Voci provenienti da una fonte di dati
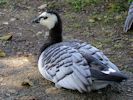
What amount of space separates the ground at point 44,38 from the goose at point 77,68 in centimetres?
19

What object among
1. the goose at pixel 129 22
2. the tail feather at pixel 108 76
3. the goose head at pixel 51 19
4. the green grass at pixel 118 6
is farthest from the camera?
the green grass at pixel 118 6

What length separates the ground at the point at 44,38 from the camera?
14.7 feet

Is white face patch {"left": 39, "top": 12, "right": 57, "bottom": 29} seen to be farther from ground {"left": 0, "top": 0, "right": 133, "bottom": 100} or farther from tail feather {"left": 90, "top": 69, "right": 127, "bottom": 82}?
tail feather {"left": 90, "top": 69, "right": 127, "bottom": 82}

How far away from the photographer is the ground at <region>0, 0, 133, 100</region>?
14.7ft

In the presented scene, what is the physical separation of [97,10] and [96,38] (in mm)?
1196

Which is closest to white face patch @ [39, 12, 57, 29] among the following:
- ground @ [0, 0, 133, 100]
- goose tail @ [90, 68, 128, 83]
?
ground @ [0, 0, 133, 100]

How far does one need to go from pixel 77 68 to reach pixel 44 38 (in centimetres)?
216

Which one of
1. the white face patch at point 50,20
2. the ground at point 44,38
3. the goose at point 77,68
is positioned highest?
the white face patch at point 50,20

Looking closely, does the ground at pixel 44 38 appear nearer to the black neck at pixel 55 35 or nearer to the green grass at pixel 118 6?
the green grass at pixel 118 6

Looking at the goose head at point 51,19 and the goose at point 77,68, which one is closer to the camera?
the goose at point 77,68

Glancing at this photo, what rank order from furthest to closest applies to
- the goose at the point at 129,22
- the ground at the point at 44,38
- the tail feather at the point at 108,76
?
the goose at the point at 129,22 → the ground at the point at 44,38 → the tail feather at the point at 108,76

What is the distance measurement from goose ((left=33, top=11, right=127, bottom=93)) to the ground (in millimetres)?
189

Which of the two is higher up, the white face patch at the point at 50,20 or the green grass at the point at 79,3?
the white face patch at the point at 50,20

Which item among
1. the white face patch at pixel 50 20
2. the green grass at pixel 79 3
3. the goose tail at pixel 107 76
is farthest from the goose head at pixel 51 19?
the green grass at pixel 79 3
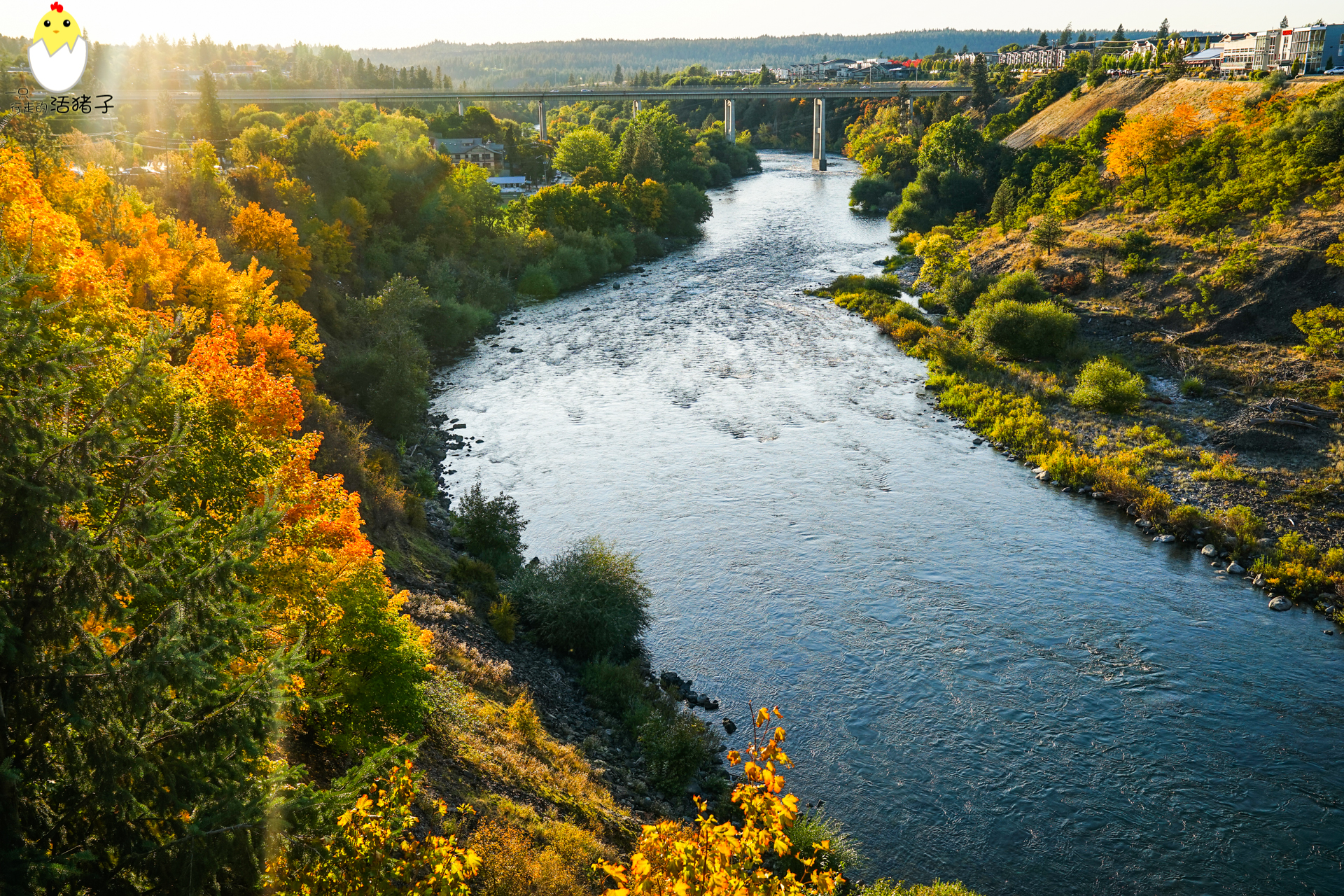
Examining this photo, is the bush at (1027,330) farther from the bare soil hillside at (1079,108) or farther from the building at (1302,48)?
the bare soil hillside at (1079,108)

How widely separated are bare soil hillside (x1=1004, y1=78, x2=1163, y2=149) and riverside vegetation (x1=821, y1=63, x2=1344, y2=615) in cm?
452

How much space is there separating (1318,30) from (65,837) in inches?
3743

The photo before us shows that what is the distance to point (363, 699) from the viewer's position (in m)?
16.1

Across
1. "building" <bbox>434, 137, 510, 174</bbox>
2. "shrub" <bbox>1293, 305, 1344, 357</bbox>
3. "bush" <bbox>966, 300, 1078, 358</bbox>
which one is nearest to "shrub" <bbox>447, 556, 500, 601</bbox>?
"bush" <bbox>966, 300, 1078, 358</bbox>

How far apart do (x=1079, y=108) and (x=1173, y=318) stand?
55244mm

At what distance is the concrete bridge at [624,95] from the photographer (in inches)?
4843

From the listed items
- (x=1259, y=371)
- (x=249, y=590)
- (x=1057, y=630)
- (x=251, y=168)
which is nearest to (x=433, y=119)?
(x=251, y=168)

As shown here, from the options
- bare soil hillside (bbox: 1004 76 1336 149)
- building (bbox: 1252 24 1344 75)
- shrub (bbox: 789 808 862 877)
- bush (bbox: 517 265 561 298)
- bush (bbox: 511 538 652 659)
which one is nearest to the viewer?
shrub (bbox: 789 808 862 877)

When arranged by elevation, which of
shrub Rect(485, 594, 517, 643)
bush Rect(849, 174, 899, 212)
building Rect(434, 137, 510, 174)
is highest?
building Rect(434, 137, 510, 174)

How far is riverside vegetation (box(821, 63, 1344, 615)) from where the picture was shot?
112 feet

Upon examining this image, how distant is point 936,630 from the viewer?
27141 millimetres

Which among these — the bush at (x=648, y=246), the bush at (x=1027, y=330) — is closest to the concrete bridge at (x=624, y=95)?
the bush at (x=648, y=246)

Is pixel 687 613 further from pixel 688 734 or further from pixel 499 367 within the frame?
pixel 499 367

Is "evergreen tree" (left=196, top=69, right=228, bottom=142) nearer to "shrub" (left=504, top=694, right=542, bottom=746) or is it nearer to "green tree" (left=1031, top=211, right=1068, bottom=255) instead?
"green tree" (left=1031, top=211, right=1068, bottom=255)
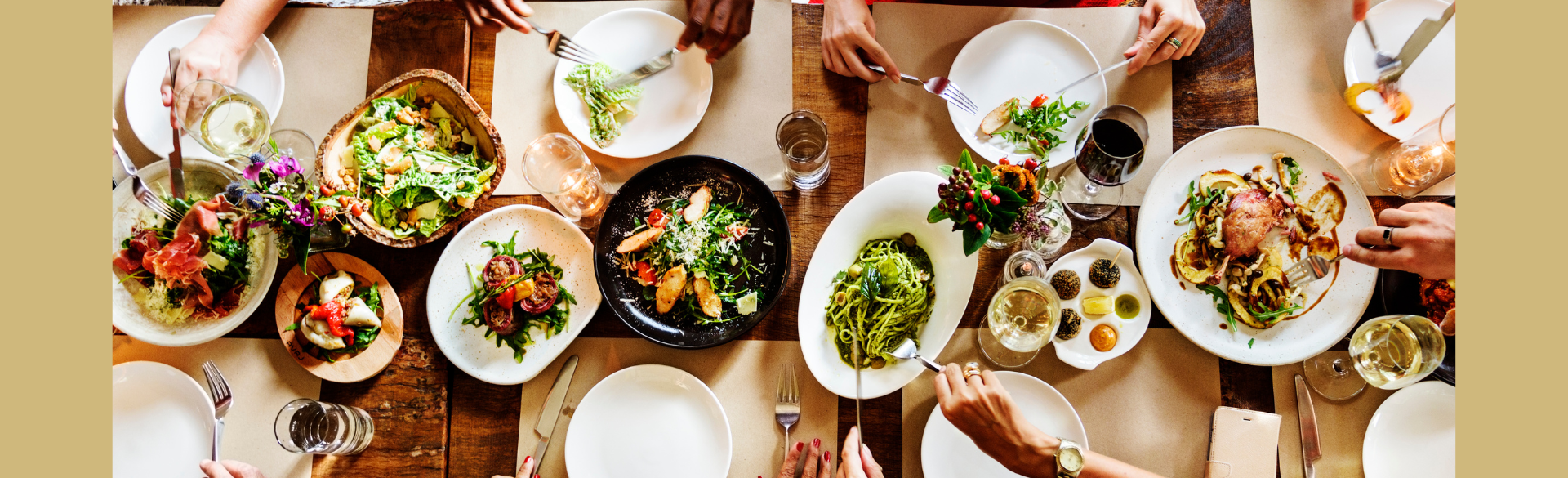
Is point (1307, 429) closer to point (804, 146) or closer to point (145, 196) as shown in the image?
point (804, 146)

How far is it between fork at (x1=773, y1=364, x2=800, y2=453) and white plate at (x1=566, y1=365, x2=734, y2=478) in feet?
0.57

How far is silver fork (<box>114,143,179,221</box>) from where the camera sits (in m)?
Result: 2.01

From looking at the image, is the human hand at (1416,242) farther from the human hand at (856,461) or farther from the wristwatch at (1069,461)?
the human hand at (856,461)

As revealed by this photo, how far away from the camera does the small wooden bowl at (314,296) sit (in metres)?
2.09

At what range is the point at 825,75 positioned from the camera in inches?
87.5

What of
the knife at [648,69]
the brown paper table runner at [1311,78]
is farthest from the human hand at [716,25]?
the brown paper table runner at [1311,78]

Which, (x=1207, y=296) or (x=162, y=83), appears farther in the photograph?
(x=162, y=83)

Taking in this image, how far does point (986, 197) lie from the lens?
1.67m

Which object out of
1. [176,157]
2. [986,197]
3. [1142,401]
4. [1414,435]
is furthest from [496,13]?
[1414,435]

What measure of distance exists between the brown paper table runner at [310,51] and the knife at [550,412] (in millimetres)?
1211

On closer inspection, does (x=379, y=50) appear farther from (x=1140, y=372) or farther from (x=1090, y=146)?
(x=1140, y=372)

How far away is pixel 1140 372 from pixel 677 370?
1506mm

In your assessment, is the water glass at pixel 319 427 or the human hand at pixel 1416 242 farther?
the water glass at pixel 319 427

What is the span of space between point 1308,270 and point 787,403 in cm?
169
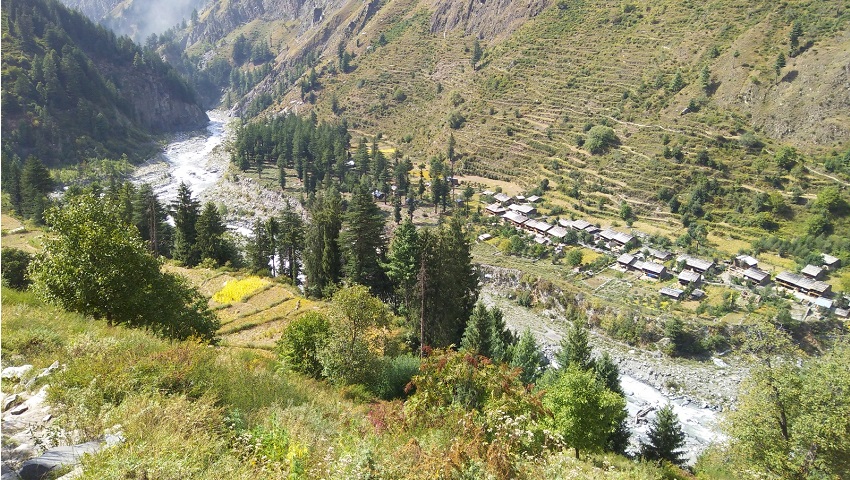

Dettagli del compito: Puoi impaginare tutte le voci qui sopra in una tabella Markdown con le colonne «Num» e «Testo», dove «Num» numera le righe in ordine e ogni riga non vuota va in «Testo»? Ometti le righe vuote e lascia fuori le immagini.

Risultato dell'esercizio:
| Num | Testo |
|---|---|
| 1 | What amount of space separates the ground at point 44,38 from the goose at point 77,68 in centimetres? |
| 2 | 19 |
| 3 | What object among |
| 4 | 1. the goose at pixel 129 22 |
| 5 | 2. the tail feather at pixel 108 76 |
| 6 | 3. the goose head at pixel 51 19 |
| 7 | 4. the green grass at pixel 118 6 |
| 8 | is farthest from the camera? |
| 9 | the green grass at pixel 118 6 |
| 10 | What length separates the ground at the point at 44,38 from the camera? |
| 11 | 14.7 feet |
| 12 | Is white face patch {"left": 39, "top": 12, "right": 57, "bottom": 29} seen to be farther from ground {"left": 0, "top": 0, "right": 133, "bottom": 100} or farther from tail feather {"left": 90, "top": 69, "right": 127, "bottom": 82}? |
| 13 | tail feather {"left": 90, "top": 69, "right": 127, "bottom": 82} |
| 14 | How far away from the photographer is the ground at <region>0, 0, 133, 100</region>? |
| 15 | 14.7ft |
| 16 | In the presented scene, what is the physical separation of [97,10] and [96,38] (in mm)? |
| 17 | 1196 |
| 18 | Which is closest to white face patch @ [39, 12, 57, 29] among the following: |
| 19 | - ground @ [0, 0, 133, 100] |
| 20 | - goose tail @ [90, 68, 128, 83] |
| 21 | ? |
| 22 | ground @ [0, 0, 133, 100] |
| 23 | How far does one need to go from pixel 77 68 to reach pixel 44 38 (in centimetres)? |
| 24 | 216 |
| 25 | Which one of |
| 26 | 1. the white face patch at point 50,20 |
| 27 | 2. the ground at point 44,38 |
| 28 | 3. the goose at point 77,68 |
| 29 | is positioned highest? |
| 30 | the white face patch at point 50,20 |
| 31 | Looking closely, does the ground at pixel 44 38 appear nearer to the black neck at pixel 55 35 or nearer to the green grass at pixel 118 6? |
| 32 | the green grass at pixel 118 6 |
| 33 | Looking at the goose head at point 51,19 and the goose at point 77,68, which one is closer to the camera? |
| 34 | the goose at point 77,68 |
| 35 | Glancing at this photo, what rank order from furthest to closest applies to |
| 36 | - the goose at the point at 129,22 |
| 37 | - the ground at the point at 44,38 |
| 38 | - the tail feather at the point at 108,76 |
| 39 | ? |
| 40 | the goose at the point at 129,22 → the ground at the point at 44,38 → the tail feather at the point at 108,76 |
| 41 | What is the distance measurement from goose ((left=33, top=11, right=127, bottom=93)) to the ground (in millimetres)? |
| 42 | 189 |
| 43 | Which of the two is higher up, the white face patch at the point at 50,20 or the green grass at the point at 79,3? |
| 44 | the white face patch at the point at 50,20 |
| 45 | Which item among |
| 46 | 1. the white face patch at pixel 50 20 |
| 47 | 2. the green grass at pixel 79 3 |
| 48 | 3. the goose tail at pixel 107 76 |
| 49 | is farthest from the goose head at pixel 51 19? |
| 50 | the green grass at pixel 79 3 |
| 51 | Examining this photo, is the bush at (1027,330) farther from the bare soil hillside at (1079,108) or farther from the building at (1302,48)? |
| 52 | the bare soil hillside at (1079,108) |
| 53 | How widely separated are bare soil hillside (x1=1004, y1=78, x2=1163, y2=149) and riverside vegetation (x1=821, y1=63, x2=1344, y2=615) in cm? |
| 54 | 452 |
| 55 | How much space is there separating (1318,30) from (65,837) in inches? |
| 56 | 3743 |
| 57 | The photo before us shows that what is the distance to point (363, 699) from the viewer's position (in m)? |
| 58 | 16.1 |
| 59 | Across |
| 60 | 1. "building" <bbox>434, 137, 510, 174</bbox> |
| 61 | 2. "shrub" <bbox>1293, 305, 1344, 357</bbox> |
| 62 | 3. "bush" <bbox>966, 300, 1078, 358</bbox> |
| 63 | which one is nearest to "shrub" <bbox>447, 556, 500, 601</bbox>? |
| 64 | "bush" <bbox>966, 300, 1078, 358</bbox> |
| 65 | How far apart do (x=1079, y=108) and (x=1173, y=318) stand? |
| 66 | 55244mm |
| 67 | At what distance is the concrete bridge at [624,95] from the photographer (in inches)? |
| 68 | 4843 |
| 69 | From the listed items |
| 70 | - (x=1259, y=371) |
| 71 | - (x=249, y=590) |
| 72 | - (x=1057, y=630) |
| 73 | - (x=251, y=168) |
| 74 | which is nearest to (x=433, y=119)? |
| 75 | (x=251, y=168) |
| 76 | As shown here, from the options |
| 77 | - bare soil hillside (bbox: 1004 76 1336 149) |
| 78 | - building (bbox: 1252 24 1344 75) |
| 79 | - shrub (bbox: 789 808 862 877) |
| 80 | - bush (bbox: 517 265 561 298) |
| 81 | - bush (bbox: 511 538 652 659) |
| 82 | which one is nearest to the viewer? |
| 83 | shrub (bbox: 789 808 862 877) |
| 84 | When arranged by elevation, which of |
| 85 | shrub Rect(485, 594, 517, 643) |
| 86 | bush Rect(849, 174, 899, 212) |
| 87 | building Rect(434, 137, 510, 174) |
| 88 | is highest? |
| 89 | building Rect(434, 137, 510, 174) |
| 90 | How far is riverside vegetation (box(821, 63, 1344, 615)) from where the picture was shot? |
| 91 | 112 feet |
| 92 | Upon examining this image, how distant is point 936,630 from the viewer? |
| 93 | 27141 millimetres |
| 94 | Which among these — the bush at (x=648, y=246), the bush at (x=1027, y=330) — is closest to the concrete bridge at (x=624, y=95)? |
| 95 | the bush at (x=648, y=246) |
| 96 | Is pixel 687 613 further from pixel 688 734 or further from pixel 499 367 within the frame? |
| 97 | pixel 499 367 |
| 98 | Is "evergreen tree" (left=196, top=69, right=228, bottom=142) nearer to "shrub" (left=504, top=694, right=542, bottom=746) or is it nearer to "green tree" (left=1031, top=211, right=1068, bottom=255) instead? |
| 99 | "green tree" (left=1031, top=211, right=1068, bottom=255) |
| 100 | Is point (1307, 429) closer to point (804, 146) or closer to point (145, 196) as shown in the image? |
| 101 | point (804, 146) |
| 102 | How far is it between fork at (x1=773, y1=364, x2=800, y2=453) and white plate at (x1=566, y1=365, x2=734, y2=478) in feet? |
| 103 | 0.57 |
| 104 | How far is silver fork (<box>114,143,179,221</box>) from where the camera sits (in m)? |
| 105 | Result: 2.01 |
| 106 | From looking at the image, is the human hand at (1416,242) farther from the human hand at (856,461) or farther from the wristwatch at (1069,461)? |
| 107 | the human hand at (856,461) |
| 108 | As revealed by this photo, how far away from the camera does the small wooden bowl at (314,296) sit (in metres)? |
| 109 | 2.09 |
| 110 | At what range is the point at 825,75 positioned from the camera in inches? |
| 111 | 87.5 |
| 112 | What of |
| 113 | the knife at [648,69] |
| 114 | the brown paper table runner at [1311,78] |
| 115 | is farthest from the human hand at [716,25]? |
| 116 | the brown paper table runner at [1311,78] |
| 117 | Which, (x=1207, y=296) or (x=162, y=83), appears farther in the photograph? |
| 118 | (x=162, y=83) |
| 119 | Taking in this image, how far does point (986, 197) lie from the lens? |
| 120 | 1.67m |
| 121 | Which object out of |
| 122 | 1. [176,157] |
| 123 | 2. [986,197] |
| 124 | 3. [1142,401] |
| 125 | 4. [1414,435] |
| 126 | is furthest from [496,13]? |
| 127 | [1414,435] |
| 128 | What measure of distance exists between the brown paper table runner at [310,51] and the knife at [550,412] (in millimetres)? |
| 129 | 1211 |
| 130 | On closer inspection, does (x=379, y=50) appear farther from (x=1140, y=372) or farther from (x=1090, y=146)? |
| 131 | (x=1140, y=372) |
| 132 | How far away is pixel 1140 372 from pixel 677 370? |
| 133 | 1506mm |
| 134 | In your assessment, is the water glass at pixel 319 427 or the human hand at pixel 1416 242 farther? |
| 135 | the water glass at pixel 319 427 |
| 136 | What is the span of space between point 1308,270 and point 787,403 in cm? |
| 137 | 169 |